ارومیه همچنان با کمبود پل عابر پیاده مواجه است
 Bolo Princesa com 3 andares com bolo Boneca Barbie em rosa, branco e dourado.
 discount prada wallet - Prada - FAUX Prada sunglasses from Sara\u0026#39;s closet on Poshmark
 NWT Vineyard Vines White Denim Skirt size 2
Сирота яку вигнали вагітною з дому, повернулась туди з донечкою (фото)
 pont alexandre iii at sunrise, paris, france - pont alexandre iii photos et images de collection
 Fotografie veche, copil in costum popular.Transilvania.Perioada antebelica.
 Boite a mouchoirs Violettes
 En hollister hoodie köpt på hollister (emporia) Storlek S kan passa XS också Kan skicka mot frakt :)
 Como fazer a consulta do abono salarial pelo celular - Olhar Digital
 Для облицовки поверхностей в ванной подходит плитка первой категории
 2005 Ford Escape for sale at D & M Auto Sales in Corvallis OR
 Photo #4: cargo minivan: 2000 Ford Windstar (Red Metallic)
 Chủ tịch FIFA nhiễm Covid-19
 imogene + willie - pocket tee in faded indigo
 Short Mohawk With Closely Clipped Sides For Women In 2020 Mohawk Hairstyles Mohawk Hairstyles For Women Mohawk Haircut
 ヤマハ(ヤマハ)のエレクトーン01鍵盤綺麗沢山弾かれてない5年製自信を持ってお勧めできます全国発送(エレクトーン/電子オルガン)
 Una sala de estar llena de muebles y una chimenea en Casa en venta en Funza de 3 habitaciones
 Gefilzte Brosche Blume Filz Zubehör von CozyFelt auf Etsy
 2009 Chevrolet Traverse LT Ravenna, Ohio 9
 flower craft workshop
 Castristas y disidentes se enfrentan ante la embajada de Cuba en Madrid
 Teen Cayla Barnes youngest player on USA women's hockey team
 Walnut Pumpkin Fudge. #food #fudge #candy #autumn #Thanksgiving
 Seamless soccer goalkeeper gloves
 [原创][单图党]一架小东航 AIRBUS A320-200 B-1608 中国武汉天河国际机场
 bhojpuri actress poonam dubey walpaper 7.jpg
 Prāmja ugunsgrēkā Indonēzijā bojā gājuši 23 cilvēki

**YOUR GOAL:** Return only the part of the records above that opens with the line containing "flower craft workshop" and closes with the line containing "[原创][单图党]一架小东航 AIRBUS A320-200", ends included.

**RESPONSE BOX:**
 flower craft workshop
 Castristas y disidentes se enfrentan ante la embajada de Cuba en Madrid
 Teen Cayla Barnes youngest player on USA women's hockey team
 Walnut Pumpkin Fudge. #food #fudge #candy #autumn #Thanksgiving
 Seamless soccer goalkeeper gloves
 [原创][单图党]一架小东航 AIRBUS A320-200 B-1608 中国武汉天河国际机场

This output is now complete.